| Document segment |
Currently I am part way through a Sports Nutrition diploma.
It’s part of a journey I started a long time ago when I was struggling to lose weight and just couldn’t find any advice that would support me to do so with high activity levels. General advice like dropping to 1500 calories doesn’t really cut it when you’re training for a Half Marathon and have 3 hours Roller Derby training on a Saturday, and I would end up feeling weak and nauseous, and then inevitably binge, despite my good intentions.
Since then I’ve learned a LOT about my own relationship with food and completely changed the way I view it and I want to help other people do the same.
Over the last few years my view of food and my relationship with my body has changed so much, that sometimes it’s a shock when I suddenly realise there are otherwise reasonable people out there who are still looking on food as the enemy and thinking that they’ll gain half a stone of body fat if they so much as look at a croissant.
Here are some of my favourite food nonsenses currently hanging around. If you want to read more stuff about food and planning a diet, then let me know, because there’s stuff in my brain and I might be able to get it out onto the screen, you never know….
You Don’t Need Carbohydrates
I’ve heard this from flexible dieting advocates who aim for extremely high protein intakes to the detriment of carbohydrates claiming that carbs are the one macronutrient your body doesn’t *really* need.
It’s just not true. Your body stores fuel in your muscles and liver in the form of glycogen to use when you need it, carbohydrates are what it uses to create this stored fuel.
Your body is very clever. If you don’t eat carbohydrates you won’t die. Your body can use fat and protein for fuel, by basically turning it into carbohydrates but it takes longer. This is why when you don’t eat carbohydrates you feel weak, and often fuzzy headed, because our brains primarily run on glucose.

| Data under study |
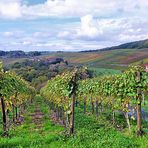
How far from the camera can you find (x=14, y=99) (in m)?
40.5

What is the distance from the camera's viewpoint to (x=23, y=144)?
69.7 feet

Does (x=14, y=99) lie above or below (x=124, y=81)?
below

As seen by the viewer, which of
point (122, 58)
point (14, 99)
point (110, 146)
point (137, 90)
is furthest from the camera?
point (122, 58)

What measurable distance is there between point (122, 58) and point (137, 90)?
169 metres

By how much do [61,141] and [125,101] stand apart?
915 centimetres

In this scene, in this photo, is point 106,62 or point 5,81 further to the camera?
point 106,62

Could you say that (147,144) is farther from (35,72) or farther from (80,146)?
(35,72)

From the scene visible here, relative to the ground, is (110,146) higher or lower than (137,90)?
lower

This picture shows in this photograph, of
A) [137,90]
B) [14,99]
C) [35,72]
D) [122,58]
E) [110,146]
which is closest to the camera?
[110,146]

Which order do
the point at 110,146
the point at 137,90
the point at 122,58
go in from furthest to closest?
the point at 122,58 < the point at 137,90 < the point at 110,146

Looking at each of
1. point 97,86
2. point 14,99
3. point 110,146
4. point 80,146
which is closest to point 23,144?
point 80,146

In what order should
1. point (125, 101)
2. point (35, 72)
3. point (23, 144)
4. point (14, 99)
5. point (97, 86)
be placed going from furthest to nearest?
point (35, 72)
point (97, 86)
point (14, 99)
point (125, 101)
point (23, 144)

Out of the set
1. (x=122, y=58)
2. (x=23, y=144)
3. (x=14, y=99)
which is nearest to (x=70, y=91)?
(x=23, y=144)

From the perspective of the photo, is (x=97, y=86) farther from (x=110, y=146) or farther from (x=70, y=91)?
(x=110, y=146)
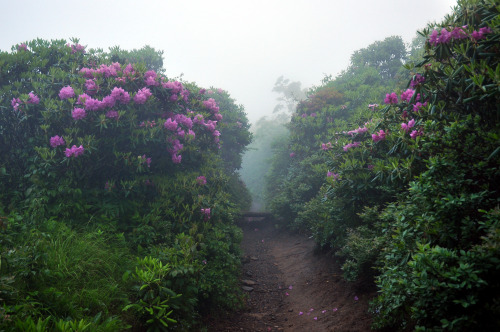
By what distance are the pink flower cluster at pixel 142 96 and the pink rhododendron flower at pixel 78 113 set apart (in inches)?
42.1

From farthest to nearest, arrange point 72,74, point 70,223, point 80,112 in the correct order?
point 72,74 < point 80,112 < point 70,223

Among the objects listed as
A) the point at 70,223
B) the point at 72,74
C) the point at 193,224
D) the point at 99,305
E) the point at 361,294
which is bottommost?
the point at 361,294

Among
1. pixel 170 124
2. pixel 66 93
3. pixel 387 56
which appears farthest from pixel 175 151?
pixel 387 56

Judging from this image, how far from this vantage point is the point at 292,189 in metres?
11.9

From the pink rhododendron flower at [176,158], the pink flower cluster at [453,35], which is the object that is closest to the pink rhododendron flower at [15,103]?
the pink rhododendron flower at [176,158]

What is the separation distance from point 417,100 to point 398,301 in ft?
11.4

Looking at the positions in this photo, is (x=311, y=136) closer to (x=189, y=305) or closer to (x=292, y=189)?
(x=292, y=189)

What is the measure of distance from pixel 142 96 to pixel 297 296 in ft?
17.6

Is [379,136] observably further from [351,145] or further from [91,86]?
[91,86]

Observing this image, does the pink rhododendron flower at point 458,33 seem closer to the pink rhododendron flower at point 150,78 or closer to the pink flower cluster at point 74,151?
the pink rhododendron flower at point 150,78

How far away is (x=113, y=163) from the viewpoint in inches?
239

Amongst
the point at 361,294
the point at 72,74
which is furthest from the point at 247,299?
the point at 72,74

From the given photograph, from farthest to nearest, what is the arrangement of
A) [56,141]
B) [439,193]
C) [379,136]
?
[379,136] → [56,141] → [439,193]

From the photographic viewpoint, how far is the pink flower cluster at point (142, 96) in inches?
246
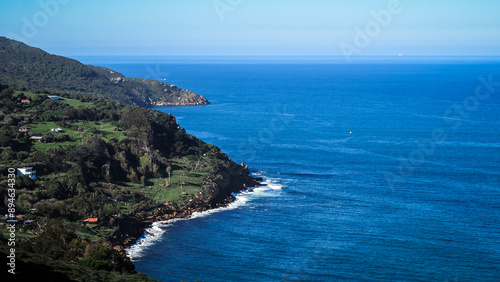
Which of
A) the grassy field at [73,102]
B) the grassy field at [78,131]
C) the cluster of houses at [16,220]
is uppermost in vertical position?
the grassy field at [73,102]

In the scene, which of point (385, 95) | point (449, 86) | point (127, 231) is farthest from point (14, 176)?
point (449, 86)

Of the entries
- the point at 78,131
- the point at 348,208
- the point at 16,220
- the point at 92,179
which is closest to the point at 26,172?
the point at 92,179

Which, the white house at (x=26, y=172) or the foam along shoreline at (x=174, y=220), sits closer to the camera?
the foam along shoreline at (x=174, y=220)

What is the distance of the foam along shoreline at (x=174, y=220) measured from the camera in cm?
A: 4234

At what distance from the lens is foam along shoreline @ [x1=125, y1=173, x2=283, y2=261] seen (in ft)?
139

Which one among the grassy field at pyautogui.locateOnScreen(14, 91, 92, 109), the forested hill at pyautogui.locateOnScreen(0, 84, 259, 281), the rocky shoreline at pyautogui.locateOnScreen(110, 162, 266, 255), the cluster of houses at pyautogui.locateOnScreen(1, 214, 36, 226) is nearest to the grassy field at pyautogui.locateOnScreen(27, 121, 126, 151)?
the forested hill at pyautogui.locateOnScreen(0, 84, 259, 281)

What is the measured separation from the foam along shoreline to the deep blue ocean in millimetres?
182

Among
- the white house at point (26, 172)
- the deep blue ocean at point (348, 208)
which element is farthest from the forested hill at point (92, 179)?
the deep blue ocean at point (348, 208)

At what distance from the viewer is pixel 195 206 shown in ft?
176

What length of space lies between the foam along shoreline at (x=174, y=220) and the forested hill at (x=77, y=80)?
223 feet

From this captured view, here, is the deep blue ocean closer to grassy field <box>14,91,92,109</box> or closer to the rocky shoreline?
the rocky shoreline

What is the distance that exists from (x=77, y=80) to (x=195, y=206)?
90.2 m

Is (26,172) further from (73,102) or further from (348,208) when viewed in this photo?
(348,208)

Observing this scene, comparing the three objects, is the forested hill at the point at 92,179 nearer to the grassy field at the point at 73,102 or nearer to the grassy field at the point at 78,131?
the grassy field at the point at 78,131
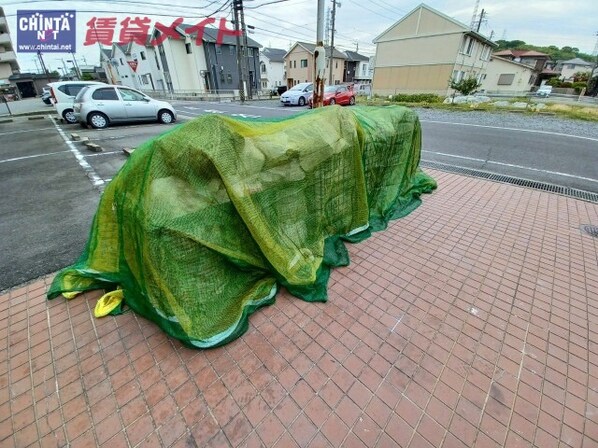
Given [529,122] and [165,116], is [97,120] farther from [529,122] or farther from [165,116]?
[529,122]

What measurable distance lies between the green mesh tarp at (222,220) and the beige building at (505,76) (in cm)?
4234

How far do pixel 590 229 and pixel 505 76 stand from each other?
4425 cm

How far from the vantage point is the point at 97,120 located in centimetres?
1006

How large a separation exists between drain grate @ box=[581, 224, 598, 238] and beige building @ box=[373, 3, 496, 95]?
25.7m

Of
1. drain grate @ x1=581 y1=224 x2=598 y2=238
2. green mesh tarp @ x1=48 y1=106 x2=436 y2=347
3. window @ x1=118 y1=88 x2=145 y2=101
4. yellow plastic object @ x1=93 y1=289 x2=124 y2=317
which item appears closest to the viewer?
green mesh tarp @ x1=48 y1=106 x2=436 y2=347

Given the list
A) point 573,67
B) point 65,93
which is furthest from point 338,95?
point 573,67

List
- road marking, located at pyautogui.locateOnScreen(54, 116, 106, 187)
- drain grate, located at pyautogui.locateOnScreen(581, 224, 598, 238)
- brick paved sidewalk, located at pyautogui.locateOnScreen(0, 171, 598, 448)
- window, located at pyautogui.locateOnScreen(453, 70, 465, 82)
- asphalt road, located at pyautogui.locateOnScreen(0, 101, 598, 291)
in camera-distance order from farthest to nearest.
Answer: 1. window, located at pyautogui.locateOnScreen(453, 70, 465, 82)
2. road marking, located at pyautogui.locateOnScreen(54, 116, 106, 187)
3. drain grate, located at pyautogui.locateOnScreen(581, 224, 598, 238)
4. asphalt road, located at pyautogui.locateOnScreen(0, 101, 598, 291)
5. brick paved sidewalk, located at pyautogui.locateOnScreen(0, 171, 598, 448)

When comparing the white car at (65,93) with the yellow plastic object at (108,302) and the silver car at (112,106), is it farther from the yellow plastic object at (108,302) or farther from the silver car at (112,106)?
the yellow plastic object at (108,302)

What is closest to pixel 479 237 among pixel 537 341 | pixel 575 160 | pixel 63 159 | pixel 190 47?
pixel 537 341

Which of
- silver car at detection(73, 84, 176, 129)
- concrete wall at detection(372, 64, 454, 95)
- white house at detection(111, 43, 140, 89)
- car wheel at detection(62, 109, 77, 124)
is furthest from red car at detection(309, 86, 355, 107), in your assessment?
white house at detection(111, 43, 140, 89)

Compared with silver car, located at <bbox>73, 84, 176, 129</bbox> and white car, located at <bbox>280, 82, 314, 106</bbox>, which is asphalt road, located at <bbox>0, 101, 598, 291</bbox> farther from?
white car, located at <bbox>280, 82, 314, 106</bbox>

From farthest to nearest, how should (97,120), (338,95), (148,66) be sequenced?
(148,66) → (338,95) → (97,120)

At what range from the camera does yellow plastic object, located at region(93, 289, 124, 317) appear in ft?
7.61

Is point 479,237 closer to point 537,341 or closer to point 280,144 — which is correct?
point 537,341
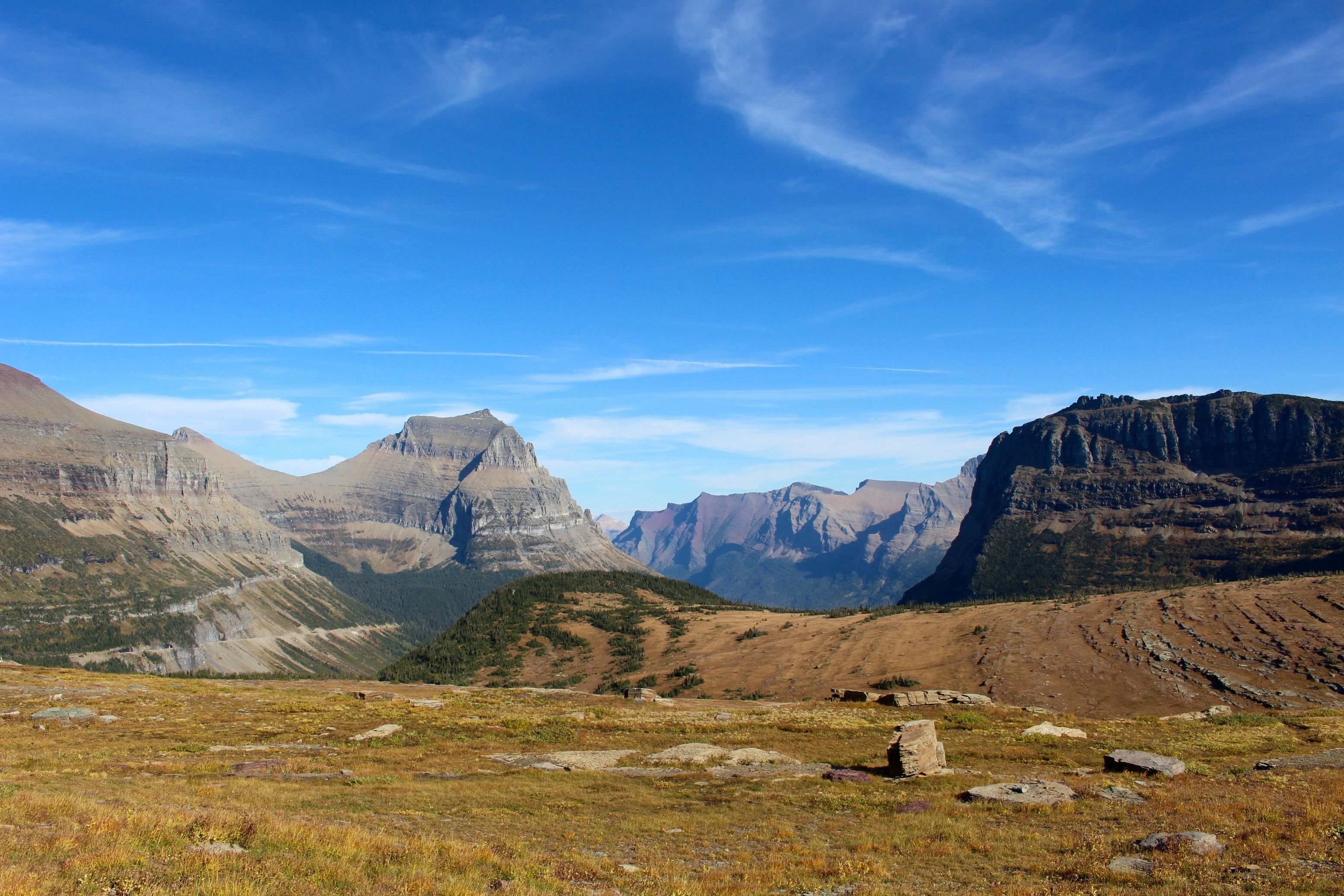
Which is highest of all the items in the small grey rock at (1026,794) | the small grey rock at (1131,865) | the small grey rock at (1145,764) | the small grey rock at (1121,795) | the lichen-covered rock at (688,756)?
the small grey rock at (1131,865)

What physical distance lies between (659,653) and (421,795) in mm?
78450

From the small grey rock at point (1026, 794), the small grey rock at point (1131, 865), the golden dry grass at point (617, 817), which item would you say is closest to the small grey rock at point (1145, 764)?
the golden dry grass at point (617, 817)

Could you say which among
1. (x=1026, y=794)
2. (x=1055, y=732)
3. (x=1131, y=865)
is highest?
(x=1131, y=865)

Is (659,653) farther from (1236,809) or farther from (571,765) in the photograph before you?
(1236,809)

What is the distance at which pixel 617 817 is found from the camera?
26703mm

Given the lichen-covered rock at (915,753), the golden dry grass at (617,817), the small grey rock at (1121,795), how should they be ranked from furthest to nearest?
1. the lichen-covered rock at (915,753)
2. the small grey rock at (1121,795)
3. the golden dry grass at (617,817)

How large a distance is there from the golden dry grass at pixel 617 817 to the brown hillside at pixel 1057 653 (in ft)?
78.5

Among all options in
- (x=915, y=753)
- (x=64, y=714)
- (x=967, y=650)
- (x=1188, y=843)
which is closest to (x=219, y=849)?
(x=1188, y=843)

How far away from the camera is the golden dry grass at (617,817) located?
17141 mm

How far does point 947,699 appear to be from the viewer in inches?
2410

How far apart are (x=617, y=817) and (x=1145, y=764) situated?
22.9 metres

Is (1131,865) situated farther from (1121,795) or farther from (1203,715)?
(1203,715)

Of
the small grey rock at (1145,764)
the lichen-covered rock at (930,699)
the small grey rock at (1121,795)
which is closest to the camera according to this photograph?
the small grey rock at (1121,795)

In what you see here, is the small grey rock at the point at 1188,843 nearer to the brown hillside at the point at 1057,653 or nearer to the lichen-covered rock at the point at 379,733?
the lichen-covered rock at the point at 379,733
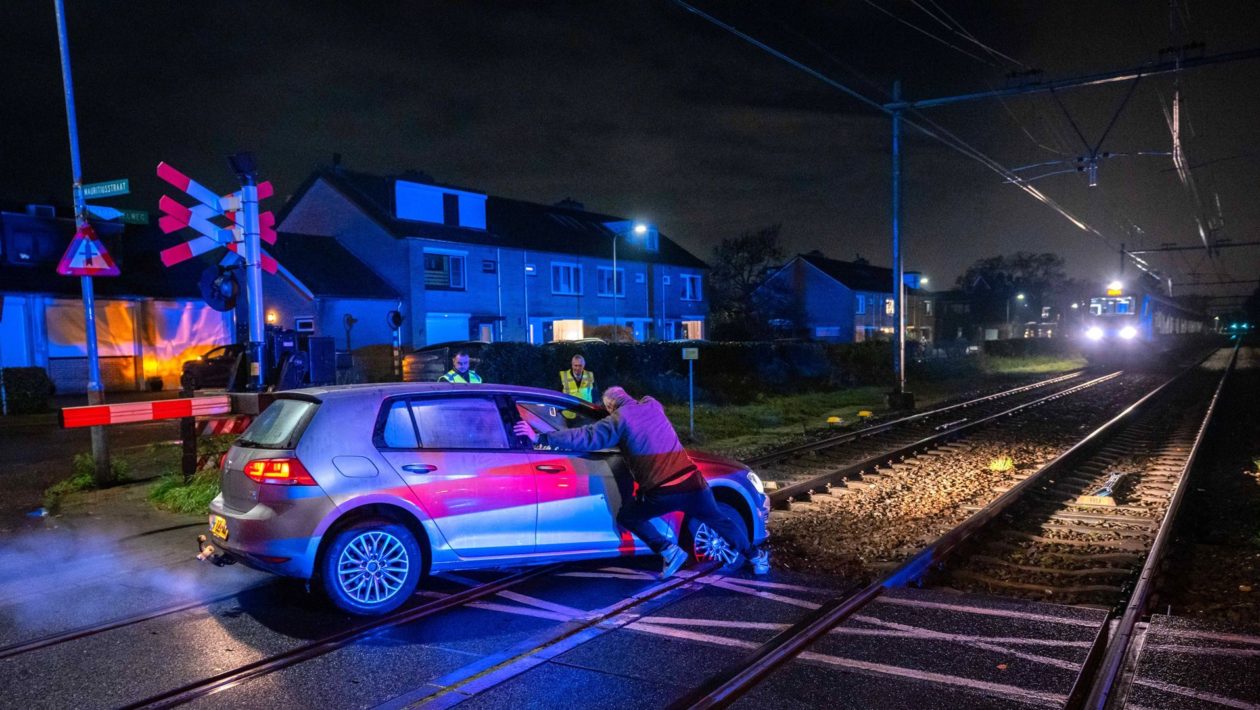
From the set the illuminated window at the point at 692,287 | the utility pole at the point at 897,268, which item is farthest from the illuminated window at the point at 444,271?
the utility pole at the point at 897,268

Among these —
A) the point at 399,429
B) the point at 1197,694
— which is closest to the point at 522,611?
the point at 399,429

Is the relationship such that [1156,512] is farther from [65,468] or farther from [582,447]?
[65,468]

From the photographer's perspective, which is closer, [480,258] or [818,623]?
[818,623]

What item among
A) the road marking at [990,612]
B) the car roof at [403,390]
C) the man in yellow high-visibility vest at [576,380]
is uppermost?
the car roof at [403,390]

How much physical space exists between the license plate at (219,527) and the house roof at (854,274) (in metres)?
59.2

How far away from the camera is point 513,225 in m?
39.5

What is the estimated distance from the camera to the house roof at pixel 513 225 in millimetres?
34469

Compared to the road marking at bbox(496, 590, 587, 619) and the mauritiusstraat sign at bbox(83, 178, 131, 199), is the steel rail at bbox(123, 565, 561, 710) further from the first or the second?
the mauritiusstraat sign at bbox(83, 178, 131, 199)

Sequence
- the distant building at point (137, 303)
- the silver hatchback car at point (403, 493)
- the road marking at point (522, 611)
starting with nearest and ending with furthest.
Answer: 1. the silver hatchback car at point (403, 493)
2. the road marking at point (522, 611)
3. the distant building at point (137, 303)

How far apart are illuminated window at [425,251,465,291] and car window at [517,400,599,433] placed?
1091 inches

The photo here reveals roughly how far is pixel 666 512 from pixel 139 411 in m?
6.21

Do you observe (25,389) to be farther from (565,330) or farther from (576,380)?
(565,330)

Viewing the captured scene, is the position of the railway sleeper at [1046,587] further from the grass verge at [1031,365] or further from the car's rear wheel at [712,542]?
the grass verge at [1031,365]

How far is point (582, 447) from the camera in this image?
629 centimetres
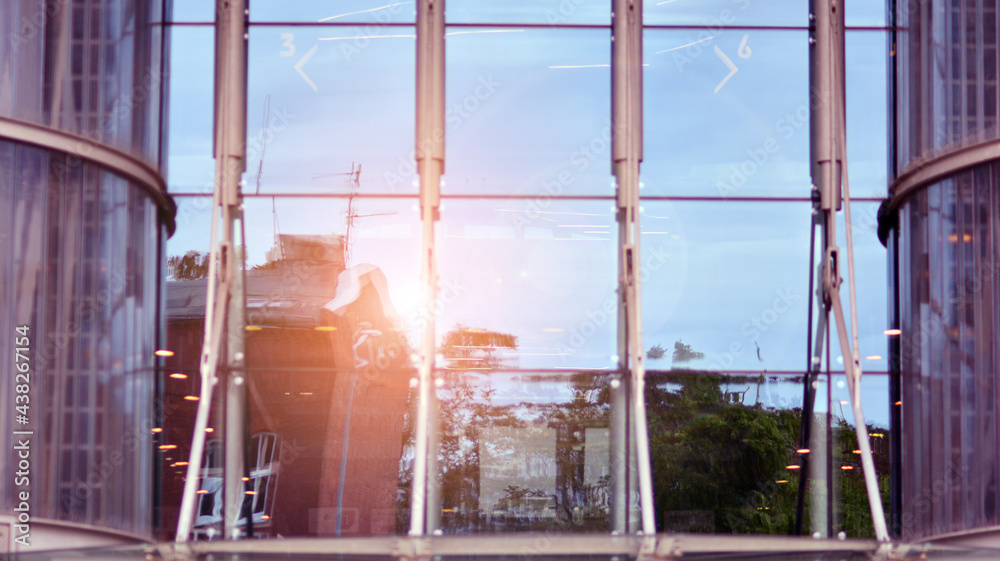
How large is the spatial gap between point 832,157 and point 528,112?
78.9 inches

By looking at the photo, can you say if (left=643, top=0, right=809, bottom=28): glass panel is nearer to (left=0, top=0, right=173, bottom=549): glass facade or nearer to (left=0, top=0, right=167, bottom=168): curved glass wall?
(left=0, top=0, right=167, bottom=168): curved glass wall

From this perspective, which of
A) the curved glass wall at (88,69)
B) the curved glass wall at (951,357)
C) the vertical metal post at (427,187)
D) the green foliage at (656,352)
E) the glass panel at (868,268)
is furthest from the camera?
the glass panel at (868,268)

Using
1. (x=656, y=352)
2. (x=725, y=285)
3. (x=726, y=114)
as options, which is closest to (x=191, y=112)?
(x=656, y=352)

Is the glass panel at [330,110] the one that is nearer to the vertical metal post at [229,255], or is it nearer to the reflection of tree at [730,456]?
the vertical metal post at [229,255]

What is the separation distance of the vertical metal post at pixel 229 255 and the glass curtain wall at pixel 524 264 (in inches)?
3.9

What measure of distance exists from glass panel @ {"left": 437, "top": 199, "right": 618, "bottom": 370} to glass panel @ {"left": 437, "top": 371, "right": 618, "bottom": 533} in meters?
0.14

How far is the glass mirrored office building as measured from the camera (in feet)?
24.6

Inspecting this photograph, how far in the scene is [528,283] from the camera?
788cm

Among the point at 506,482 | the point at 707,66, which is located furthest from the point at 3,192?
the point at 707,66

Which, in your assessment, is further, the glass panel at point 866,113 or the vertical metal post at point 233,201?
the glass panel at point 866,113

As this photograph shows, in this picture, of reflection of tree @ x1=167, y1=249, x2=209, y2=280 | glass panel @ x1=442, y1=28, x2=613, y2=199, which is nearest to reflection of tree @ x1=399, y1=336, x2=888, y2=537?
glass panel @ x1=442, y1=28, x2=613, y2=199

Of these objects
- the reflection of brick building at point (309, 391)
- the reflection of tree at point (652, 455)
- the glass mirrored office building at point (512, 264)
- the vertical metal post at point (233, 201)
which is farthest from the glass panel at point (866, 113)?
the vertical metal post at point (233, 201)

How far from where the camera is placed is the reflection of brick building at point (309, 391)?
303 inches

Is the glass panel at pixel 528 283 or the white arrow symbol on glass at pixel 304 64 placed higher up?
the white arrow symbol on glass at pixel 304 64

| Check your understanding |
1. According to the nutrition post, in what form does the body store fuel in the muscles and liver?
2. Return the nutrition post's wording from "You Don’t Need" up to and including "run on glucose.".
The records come from a source separate from the nutrition post.

| Task-by-task outputs |
1. It stores fuel in the form of glycogen.

2.
You Don’t Need Carbohydrates
I’ve heard this from flexible dieting advocates who aim for extremely high protein intakes to the detriment of carbohydrates claiming that carbs are the one macronutrient your body doesn’t *really* need.
It’s just not true. Your body stores fuel in your muscles and liver in the form of glycogen to use when you need it, carbohydrates are what it uses to create this stored fuel.
Your body is very clever. If you don’t eat carbohydrates you won’t die. Your body can use fat and protein for fuel, by basically turning it into carbohydrates but it takes longer. This is why when you don’t eat carbohydrates you feel weak, and often fuzzy headed, because our brains primarily run on glucose.